Reproduisez à l'identique le passage du texte sélectionné qui commence à « From the Other » et se termine à « festival Temps d’images. ».

_Texte sélectionné_.
◆ ◆ ◆ ◆ ◆

From the Other Side: Fragment (installation)
Presentée au Witte de With, Center for Contemporary Art de Rotterdam.
Avec Sonia Wieder-Atherton (vidéo/installation)
« Encore Sonia ». Projeté à Noisiel, dans le cadre du festival Temps d’images.
« On dit d’elle, de Sonia Wieder-Atherton, qu’elle est née à San Francisco, qu’elle a grandi à New-York, puis à Paris, c’est vrai. Que si elle a choisi le violoncelle, c’est parce qu'elle voulait jouer d’un instrument à cordes dont elle pouvait faire durer le son autant qu’elle le voulait. C’est vrai. [...] Et qu’elle nous empoigne, nous emmène avec elle, si loin et si fort dans des zones encore inconnues, parfois sombres, parfois légères, anciennes ou nouvelles, dans un mélange de plaisir et de tension. On dit d’elle encore qu’elle a un parcours atypique, avec un répertoire atypique, on dit ça d’elle. Mais elle, elle cherche, elle cherche encore et toujours, elle avance, elle bouge, elle n’en finit pas de chercher, elle cherche la brèche. Le son, le souffle. Le souffle des origines. C’est vrai. » (Chantal Akerman, « Avec Sonia Wieder-Atherton », dossier de presse du film, 2003.)
Une voix dans le désert (installation)
Présentation à la galerie Marian Goodman à Paris.
« Il n’y a vraiment rien à dire sur elle. Chaque jour, elle partait et elle revenait à peu près à la même heure. Elle ne sortait presque plus. Sauf le dimanche, elle devait aller à la plage, je crois. Parce que le dimanche il y avait toujours un peu de sable dans les escaliers. Parfois, elle sortait fumer. Je n’aime pas quand les gens fument à l’intérieur. Elle se promenait dans le quartier, fumait et réfléchissait. À propos de quoi ? Ça, je ne peux pas vous le dire. (…) Je me demande si elle est au Mexique ou ailleurs. Parfois je me dis qu’elle est morte. Mais ce ne sont que des idées sombres à moi. Elle n’est pas morte. Elle est au Mexique ou ailleurs mais je ne peux pas dire où. Je ne l’ai plus jamais revue. Enfin, une fois, j’ai cru l’avoir fait… Mais je ne suis pas sûre que ce soit elle… ce n’était pas loin d’ici… au coin de la rue et du boulevard. Il y a beaucoup de Mexicains là-bas. J'étais dans la voiture et quand je suis arrivée, il n’y avait personne. Ça devait être une hallucination. » (Voix off dans De l’autre côté)

◆ ◆ ◆ ◆ ◆

_Données fournies_.

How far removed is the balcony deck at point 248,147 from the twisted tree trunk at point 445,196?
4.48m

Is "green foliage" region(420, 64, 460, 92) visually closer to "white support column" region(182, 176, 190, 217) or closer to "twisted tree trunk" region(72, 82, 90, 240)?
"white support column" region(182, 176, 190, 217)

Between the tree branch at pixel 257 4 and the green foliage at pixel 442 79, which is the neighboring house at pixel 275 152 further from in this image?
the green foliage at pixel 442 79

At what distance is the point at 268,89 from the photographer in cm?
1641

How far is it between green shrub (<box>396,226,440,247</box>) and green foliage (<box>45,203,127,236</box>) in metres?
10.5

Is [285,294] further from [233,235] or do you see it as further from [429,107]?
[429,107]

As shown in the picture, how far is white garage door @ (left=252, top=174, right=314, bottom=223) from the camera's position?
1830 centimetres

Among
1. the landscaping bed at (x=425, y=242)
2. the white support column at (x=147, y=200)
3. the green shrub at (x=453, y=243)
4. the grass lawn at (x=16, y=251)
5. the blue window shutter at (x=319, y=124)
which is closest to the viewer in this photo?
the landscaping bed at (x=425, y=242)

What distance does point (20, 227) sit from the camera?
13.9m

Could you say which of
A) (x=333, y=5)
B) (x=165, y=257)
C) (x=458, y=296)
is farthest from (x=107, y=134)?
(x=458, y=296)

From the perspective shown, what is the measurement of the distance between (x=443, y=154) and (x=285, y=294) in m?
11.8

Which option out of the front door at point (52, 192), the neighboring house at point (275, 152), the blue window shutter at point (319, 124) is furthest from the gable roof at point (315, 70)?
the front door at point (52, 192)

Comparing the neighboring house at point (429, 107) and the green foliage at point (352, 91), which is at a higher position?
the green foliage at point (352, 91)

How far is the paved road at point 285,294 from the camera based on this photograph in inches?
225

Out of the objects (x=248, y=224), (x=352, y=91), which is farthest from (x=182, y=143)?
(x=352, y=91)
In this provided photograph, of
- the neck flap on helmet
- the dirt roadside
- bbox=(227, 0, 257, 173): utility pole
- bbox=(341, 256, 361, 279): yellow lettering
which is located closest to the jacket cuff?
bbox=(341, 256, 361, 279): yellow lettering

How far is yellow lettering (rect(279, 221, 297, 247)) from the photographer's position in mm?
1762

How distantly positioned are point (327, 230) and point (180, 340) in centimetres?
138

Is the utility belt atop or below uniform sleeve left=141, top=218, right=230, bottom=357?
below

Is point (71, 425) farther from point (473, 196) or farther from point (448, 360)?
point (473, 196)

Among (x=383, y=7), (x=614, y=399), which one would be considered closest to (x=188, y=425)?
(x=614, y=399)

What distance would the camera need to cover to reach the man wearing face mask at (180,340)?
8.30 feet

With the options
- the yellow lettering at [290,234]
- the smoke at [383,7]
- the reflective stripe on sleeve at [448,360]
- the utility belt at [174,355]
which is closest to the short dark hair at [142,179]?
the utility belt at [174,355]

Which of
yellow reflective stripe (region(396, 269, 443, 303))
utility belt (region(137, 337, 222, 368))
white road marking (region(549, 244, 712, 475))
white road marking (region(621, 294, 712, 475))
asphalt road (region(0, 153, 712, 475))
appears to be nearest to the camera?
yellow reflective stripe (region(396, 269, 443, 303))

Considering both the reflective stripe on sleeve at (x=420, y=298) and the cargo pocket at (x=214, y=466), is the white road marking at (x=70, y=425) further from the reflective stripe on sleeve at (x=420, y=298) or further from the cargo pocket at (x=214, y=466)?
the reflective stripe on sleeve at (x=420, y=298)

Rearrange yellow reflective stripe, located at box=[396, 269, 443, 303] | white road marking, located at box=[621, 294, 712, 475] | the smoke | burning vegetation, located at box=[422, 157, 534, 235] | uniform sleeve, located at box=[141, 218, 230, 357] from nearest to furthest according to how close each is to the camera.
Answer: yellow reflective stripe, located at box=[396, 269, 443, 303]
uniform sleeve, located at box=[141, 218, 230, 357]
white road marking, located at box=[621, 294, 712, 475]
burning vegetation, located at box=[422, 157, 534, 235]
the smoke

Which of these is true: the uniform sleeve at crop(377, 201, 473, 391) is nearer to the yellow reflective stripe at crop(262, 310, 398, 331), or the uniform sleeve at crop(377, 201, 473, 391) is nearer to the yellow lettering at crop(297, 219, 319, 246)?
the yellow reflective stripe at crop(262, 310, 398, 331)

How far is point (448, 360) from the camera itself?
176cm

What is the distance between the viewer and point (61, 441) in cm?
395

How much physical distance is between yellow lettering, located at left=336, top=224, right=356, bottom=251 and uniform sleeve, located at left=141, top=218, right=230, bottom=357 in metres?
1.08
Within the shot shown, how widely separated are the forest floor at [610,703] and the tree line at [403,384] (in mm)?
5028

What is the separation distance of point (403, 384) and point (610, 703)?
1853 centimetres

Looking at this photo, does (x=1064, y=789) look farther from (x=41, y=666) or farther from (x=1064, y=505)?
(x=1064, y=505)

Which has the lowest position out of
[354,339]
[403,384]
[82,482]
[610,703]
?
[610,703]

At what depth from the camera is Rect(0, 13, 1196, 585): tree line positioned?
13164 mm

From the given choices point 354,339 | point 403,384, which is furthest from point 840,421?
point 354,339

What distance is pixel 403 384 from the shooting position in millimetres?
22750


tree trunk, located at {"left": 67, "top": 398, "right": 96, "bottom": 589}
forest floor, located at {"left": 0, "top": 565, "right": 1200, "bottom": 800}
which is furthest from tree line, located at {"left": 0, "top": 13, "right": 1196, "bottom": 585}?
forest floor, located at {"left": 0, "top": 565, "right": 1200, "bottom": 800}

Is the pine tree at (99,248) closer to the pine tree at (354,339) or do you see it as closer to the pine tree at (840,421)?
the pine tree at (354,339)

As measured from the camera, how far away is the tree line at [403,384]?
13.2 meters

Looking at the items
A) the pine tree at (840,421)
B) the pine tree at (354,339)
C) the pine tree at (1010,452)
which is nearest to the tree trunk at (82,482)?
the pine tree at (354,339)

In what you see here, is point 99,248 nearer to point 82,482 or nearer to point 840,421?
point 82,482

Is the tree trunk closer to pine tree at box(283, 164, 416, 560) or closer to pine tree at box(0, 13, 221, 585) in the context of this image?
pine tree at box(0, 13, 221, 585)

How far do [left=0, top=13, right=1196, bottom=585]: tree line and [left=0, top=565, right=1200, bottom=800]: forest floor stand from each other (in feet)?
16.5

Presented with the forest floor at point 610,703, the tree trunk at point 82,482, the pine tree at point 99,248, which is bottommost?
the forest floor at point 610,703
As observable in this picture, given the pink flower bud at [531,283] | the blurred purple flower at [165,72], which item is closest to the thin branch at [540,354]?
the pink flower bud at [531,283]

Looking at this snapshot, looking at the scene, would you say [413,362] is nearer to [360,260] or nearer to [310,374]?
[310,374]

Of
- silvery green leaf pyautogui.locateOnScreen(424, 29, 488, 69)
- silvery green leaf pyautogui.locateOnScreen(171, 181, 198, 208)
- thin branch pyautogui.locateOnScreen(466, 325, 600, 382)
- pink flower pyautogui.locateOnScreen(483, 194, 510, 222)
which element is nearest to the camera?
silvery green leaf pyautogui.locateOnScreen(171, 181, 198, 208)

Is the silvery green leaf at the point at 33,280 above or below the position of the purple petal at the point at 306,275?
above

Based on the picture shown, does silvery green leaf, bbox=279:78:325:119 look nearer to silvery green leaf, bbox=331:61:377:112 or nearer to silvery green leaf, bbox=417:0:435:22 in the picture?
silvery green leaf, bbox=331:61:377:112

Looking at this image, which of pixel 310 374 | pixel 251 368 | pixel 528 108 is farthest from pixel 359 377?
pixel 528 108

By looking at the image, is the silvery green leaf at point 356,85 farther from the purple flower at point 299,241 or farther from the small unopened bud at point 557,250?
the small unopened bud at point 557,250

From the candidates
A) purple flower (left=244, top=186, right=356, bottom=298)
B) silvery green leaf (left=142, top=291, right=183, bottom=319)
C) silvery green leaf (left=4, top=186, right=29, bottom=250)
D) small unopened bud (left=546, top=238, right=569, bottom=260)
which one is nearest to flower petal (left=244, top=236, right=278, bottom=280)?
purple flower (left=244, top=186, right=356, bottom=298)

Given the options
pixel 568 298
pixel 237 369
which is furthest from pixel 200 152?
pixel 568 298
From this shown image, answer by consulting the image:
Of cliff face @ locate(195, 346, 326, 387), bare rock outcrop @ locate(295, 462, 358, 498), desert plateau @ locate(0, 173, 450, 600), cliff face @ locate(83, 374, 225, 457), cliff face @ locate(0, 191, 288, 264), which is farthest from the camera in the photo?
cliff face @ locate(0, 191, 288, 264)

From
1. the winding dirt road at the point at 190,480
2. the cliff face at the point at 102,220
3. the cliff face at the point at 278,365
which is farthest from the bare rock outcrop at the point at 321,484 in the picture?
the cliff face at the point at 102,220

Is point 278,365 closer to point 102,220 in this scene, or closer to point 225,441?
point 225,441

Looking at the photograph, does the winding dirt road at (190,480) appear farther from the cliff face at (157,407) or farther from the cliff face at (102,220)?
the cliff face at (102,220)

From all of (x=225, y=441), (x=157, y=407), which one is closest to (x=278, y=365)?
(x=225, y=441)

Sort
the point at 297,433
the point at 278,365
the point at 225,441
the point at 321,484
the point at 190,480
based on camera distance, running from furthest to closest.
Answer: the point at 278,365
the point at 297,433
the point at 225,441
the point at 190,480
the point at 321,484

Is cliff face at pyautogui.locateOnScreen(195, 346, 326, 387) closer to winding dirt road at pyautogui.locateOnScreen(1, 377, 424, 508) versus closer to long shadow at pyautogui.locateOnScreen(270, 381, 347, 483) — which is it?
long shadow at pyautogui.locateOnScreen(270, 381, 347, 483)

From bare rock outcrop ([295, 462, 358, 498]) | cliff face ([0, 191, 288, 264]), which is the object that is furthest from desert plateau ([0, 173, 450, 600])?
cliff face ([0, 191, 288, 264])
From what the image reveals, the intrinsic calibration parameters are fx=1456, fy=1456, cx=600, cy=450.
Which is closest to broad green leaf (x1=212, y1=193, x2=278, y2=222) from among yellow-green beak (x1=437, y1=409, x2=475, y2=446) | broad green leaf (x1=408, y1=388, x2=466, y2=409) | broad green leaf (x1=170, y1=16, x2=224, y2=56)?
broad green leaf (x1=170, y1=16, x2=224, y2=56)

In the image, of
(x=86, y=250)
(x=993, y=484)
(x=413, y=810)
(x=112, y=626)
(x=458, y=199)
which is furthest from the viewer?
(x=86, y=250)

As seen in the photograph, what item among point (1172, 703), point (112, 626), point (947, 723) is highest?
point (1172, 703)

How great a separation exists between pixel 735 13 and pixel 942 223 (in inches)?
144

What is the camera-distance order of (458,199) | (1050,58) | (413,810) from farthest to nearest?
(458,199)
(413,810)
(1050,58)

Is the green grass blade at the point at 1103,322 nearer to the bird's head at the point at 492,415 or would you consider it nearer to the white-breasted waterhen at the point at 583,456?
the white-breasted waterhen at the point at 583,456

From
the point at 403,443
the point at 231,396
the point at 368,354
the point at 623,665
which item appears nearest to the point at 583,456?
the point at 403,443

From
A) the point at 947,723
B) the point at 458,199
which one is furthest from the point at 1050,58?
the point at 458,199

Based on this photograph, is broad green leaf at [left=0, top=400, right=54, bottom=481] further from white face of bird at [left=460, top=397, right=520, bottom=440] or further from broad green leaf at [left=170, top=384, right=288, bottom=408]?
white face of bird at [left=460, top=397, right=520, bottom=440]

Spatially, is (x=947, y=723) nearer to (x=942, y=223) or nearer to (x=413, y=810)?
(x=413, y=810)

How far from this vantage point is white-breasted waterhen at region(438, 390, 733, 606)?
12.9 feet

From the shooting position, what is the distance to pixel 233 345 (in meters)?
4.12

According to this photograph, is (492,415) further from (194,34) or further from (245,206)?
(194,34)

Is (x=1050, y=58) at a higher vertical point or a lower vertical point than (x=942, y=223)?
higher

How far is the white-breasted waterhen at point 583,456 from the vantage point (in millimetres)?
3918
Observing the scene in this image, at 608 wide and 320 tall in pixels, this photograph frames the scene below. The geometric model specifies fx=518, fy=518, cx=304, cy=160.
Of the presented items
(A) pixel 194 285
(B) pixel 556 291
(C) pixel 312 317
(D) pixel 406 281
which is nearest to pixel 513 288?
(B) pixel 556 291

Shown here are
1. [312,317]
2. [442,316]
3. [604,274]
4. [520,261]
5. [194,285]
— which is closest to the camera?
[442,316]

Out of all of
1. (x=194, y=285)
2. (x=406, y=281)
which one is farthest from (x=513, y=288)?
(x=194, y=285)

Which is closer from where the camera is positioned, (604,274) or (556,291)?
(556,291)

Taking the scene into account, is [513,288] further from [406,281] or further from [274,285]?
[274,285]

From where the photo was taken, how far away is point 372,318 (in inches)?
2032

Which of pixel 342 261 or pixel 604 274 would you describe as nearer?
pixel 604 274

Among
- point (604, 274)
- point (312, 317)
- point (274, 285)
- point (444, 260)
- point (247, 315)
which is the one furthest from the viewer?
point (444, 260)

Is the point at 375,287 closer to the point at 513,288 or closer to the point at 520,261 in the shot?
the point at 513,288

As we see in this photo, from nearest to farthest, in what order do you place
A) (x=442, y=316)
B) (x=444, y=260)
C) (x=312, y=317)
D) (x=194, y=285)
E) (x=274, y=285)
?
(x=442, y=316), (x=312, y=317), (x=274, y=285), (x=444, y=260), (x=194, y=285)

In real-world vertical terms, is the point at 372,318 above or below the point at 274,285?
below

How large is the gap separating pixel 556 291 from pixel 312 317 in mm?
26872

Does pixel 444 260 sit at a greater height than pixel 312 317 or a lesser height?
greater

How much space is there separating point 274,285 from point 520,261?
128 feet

◆ ◆ ◆ ◆ ◆

_Solution_.
From the Other Side: Fragment (installation)
Presentée au Witte de With, Center for Contemporary Art de Rotterdam.
Avec Sonia Wieder-Atherton (vidéo/installation)
« Encore Sonia ». Projeté à Noisiel, dans le cadre du festival Temps d’images.